Source extract
::::::::::

Nineteenth-Century Poetry continues – (20)

John Keats on his deathbed – sketched by Joseph Severn – “28 Janry 3 o’clock mng. Drawn to keep me awake-a deadly sweat was on him all this night” –  & wry pithy quote from William Shenstone (1714-1763)

Allen Ginsberg on the English Romantic poets (“Nineteenth Century Poetry‘) his October 8 1981 Naropa class  continues from here

Student:  Where did all these poets get consumption, I wonder?  It seems like all of the…

AG:  I don’t know.  Shelley was supposed to be very frail.

Student:  ..writers..

AG:  “Pale Shelley”.  Well, it was more common in those days.

Student:  Yeah.

AG:  The only reason we don’t get it nowadays is they’ve got some kind of cure for it.

Student:  So romantic.

AG:  It was considered romantic at the time.

Student:  Yeah.  Hmm.

Peter Orlovsky:  I guess also he did a lot of reading.

AG:  Yeah, stayed inside.

Peter Orlovsky:  Stayed inside, no sunshine.

AG: Stony towers.

Peter Orlovsky: Damp room.

Student:  Maybe you’re putting the cart before the horse.  They didn’t get consumption because they were poets, I mean.

Student:  No.

Student:  They became poets because of the sense…

AG:  Yeah.

Student:  … of death and all that, that might have brought their sensitivity out.

AG:  He was dying of consumption.  And Keats … had Keats died by then?

Student:  Uh, no.  Eighteen …

AG:  This says 1818.

Student:  … twenty.

AG:  Keats died two years later? [Editorial note – Keats died, actually, in 1821]

Student:  Twenty.

::::::::::

Material provided
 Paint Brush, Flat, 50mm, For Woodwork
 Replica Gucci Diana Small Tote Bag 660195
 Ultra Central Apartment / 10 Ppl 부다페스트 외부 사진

::::::::::

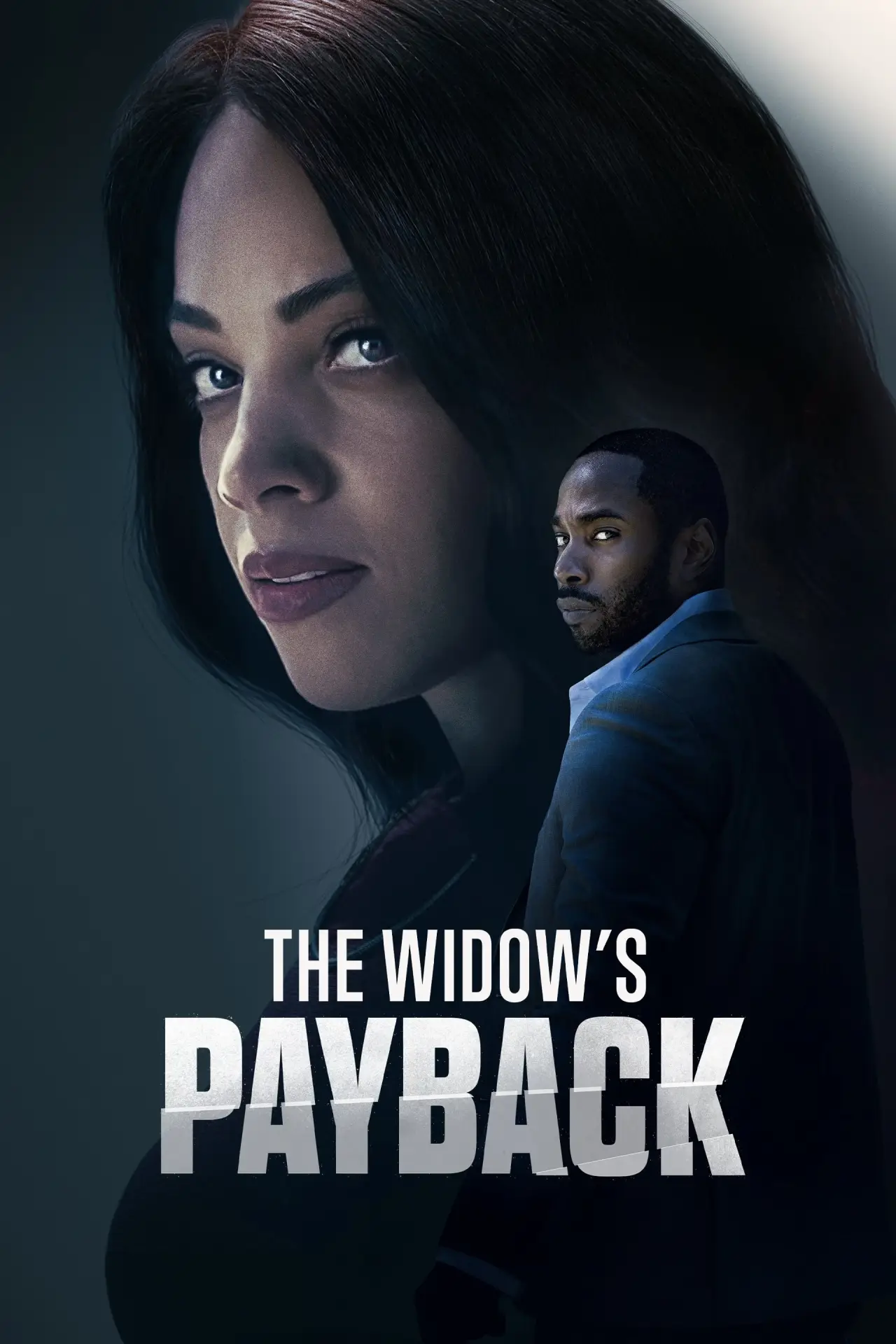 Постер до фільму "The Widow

::::::::::

Exercises to complete
(A) According to the Ginsberg class transcript, on what date was the Naropa class held?
(B) In the Ginsberg class transcript, switch "Shelley" to "Byron" throughout the passage starting with "Nineteenth-Century Poetry continues" and going on through "Student:  ..writers..", and give that passage again.

Task responses
(A) October 8, 1981.

(B)
Nineteenth-Century Poetry continues – (20)

John Keats on his deathbed – sketched by Joseph Severn – “28 Janry 3 o’clock mng. Drawn to keep me awake-a deadly sweat was on him all this night” –  & wry pithy quote from William Shenstone (1714-1763)

Allen Ginsberg on the English Romantic poets (“Nineteenth Century Poetry‘) his October 8 1981 Naropa class  continues from here

Student:  Where did all these poets get consumption, I wonder?  It seems like all of the…

AG:  I don’t know.  Byron was supposed to be very frail.

Student:  ..writers..